If a reaction follows the Arrhenius equation, the plot $$\ln k$$ vs $$\frac{1}{(RT)}$$ gives straight line with a gradient $$(-y)$$ unit. The energy required to activate the reactant is:

We begin with the Arrhenius equation for the temperature-dependence of the rate constant:

$$k=A\,e^{-E_a/(RT)}$$

Taking natural logarithms on both sides, we use the property $$\ln(e^x)=x$$ to obtain

$$\ln k=\ln A-\dfrac{E_a}{RT}.$$

The question says that a graph of $$\ln k$$ (vertical axis) is drawn against $$\dfrac{1}{RT}$$ (horizontal axis). So, let us write the above equation explicitly in the straight-line form $$y=mx+c$$ with

$$y=\ln k,\qquad x=\dfrac{1}{RT}.$$

Substituting the chosen $$x$$ into the Arrhenius expression, we have

$$\ln k=\ln A-E_a\left(\dfrac{1}{RT}\right).$$

Comparing this with $$y=mx+c$$ we identify

$$m=-E_a,$$

because the coefficient of $$x$$ (which is $$1/(RT)$$) is $$-E_a$$, while the intercept $$c$$ is $$\ln A$$.

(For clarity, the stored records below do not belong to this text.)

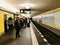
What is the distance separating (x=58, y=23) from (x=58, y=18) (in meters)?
0.32

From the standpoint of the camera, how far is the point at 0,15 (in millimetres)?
14273

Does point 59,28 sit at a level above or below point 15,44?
above

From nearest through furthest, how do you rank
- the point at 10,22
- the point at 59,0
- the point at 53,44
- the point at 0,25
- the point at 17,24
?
the point at 59,0, the point at 53,44, the point at 17,24, the point at 0,25, the point at 10,22

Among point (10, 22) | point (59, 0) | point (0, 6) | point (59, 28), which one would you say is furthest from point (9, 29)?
point (59, 0)

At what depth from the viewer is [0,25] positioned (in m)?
14.2

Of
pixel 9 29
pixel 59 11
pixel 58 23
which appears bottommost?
pixel 9 29

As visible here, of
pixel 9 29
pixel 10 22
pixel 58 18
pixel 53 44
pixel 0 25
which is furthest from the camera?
pixel 9 29

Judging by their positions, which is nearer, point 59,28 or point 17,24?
point 59,28

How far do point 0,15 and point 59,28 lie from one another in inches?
303

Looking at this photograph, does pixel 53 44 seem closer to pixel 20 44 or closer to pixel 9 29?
pixel 20 44

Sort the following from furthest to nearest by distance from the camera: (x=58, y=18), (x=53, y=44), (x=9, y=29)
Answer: (x=9, y=29) → (x=58, y=18) → (x=53, y=44)

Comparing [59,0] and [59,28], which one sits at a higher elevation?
[59,0]

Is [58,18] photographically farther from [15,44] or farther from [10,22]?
[10,22]

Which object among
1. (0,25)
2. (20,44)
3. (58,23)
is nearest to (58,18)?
(58,23)
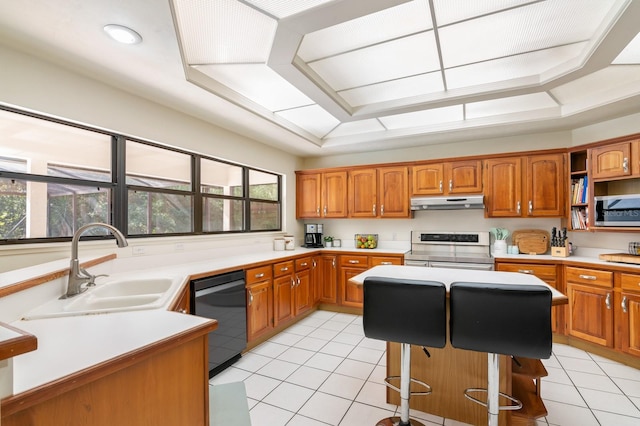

According to the statement of the problem, the experimentally obtained straight line has a gradient (slope) equal to $$-y$$ unit. Thus,

$$m=-y.$$

But we have already shown that $$m=-E_a$$, so equating the two expressions for the slope gives

$$-E_a=-y\quad\Longrightarrow\quad E_a=y.$$

Therefore, the energy required to activate the reactant, $$E_a,$$ is simply $$y$$ in magnitude and carries the same unit mentioned for the gradient.

Hence, the correct answer is Option B.